The truth is, this disease is heavy and it often feels like it gets heavier as time goes on. Just when you think you’ve mastered a coping mechanism and found a balance, you’ll be forced to adapt, relearn, and readjust. That’s fucking frustrating and it’s okay to feel that frustration. It’s okay to feel sad and grieve the losses. It’s okay to feel the fear that this may not be a temporary blip. However, we don’t have to feel those feelings and carry all of that weight alone. We don’t have to let frustration, sadness, and fear be the only things we feel. Despite their deafening volume at times, there is also so much community, beauty, resilience, strength, and hope in this world.

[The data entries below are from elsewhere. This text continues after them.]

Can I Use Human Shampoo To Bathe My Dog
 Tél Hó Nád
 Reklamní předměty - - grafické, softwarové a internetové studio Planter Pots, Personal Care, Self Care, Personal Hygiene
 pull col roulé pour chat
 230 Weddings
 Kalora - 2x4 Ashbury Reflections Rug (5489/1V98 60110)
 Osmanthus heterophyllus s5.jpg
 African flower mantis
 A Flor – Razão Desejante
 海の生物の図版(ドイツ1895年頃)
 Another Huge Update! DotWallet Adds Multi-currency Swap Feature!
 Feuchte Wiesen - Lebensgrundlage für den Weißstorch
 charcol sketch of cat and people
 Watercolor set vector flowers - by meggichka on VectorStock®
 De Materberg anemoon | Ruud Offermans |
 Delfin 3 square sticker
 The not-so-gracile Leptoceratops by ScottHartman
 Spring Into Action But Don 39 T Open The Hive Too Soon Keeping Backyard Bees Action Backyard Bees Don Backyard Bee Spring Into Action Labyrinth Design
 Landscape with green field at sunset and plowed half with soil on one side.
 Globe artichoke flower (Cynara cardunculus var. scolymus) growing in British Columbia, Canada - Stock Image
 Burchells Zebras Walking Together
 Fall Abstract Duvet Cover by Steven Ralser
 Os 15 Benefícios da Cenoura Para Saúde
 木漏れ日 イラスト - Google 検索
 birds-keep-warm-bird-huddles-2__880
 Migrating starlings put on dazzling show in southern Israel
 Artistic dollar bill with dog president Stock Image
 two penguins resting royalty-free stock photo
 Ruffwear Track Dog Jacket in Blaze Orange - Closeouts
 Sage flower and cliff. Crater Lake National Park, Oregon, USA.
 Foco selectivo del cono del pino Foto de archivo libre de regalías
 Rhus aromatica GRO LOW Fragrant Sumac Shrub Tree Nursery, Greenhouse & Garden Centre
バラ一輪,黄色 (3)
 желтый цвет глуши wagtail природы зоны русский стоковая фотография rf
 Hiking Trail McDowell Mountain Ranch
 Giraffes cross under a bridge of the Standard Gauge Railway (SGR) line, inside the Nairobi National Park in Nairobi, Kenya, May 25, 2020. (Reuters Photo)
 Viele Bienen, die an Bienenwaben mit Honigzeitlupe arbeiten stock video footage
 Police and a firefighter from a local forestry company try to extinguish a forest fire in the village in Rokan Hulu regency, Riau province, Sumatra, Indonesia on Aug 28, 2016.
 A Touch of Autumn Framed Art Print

This awareness month has made that infinitely clear and I’m choosing to put more thought and energy into those feelings, in order to tip the scales. Balance takes constant maintenance and practice and I know that it will take time to find stability again. In the meantime, I’m going to try and treat my body with a bit more respect, ask for help, and focus on all the wonderful things that were accomplished this month. I know it will be worth it in the end.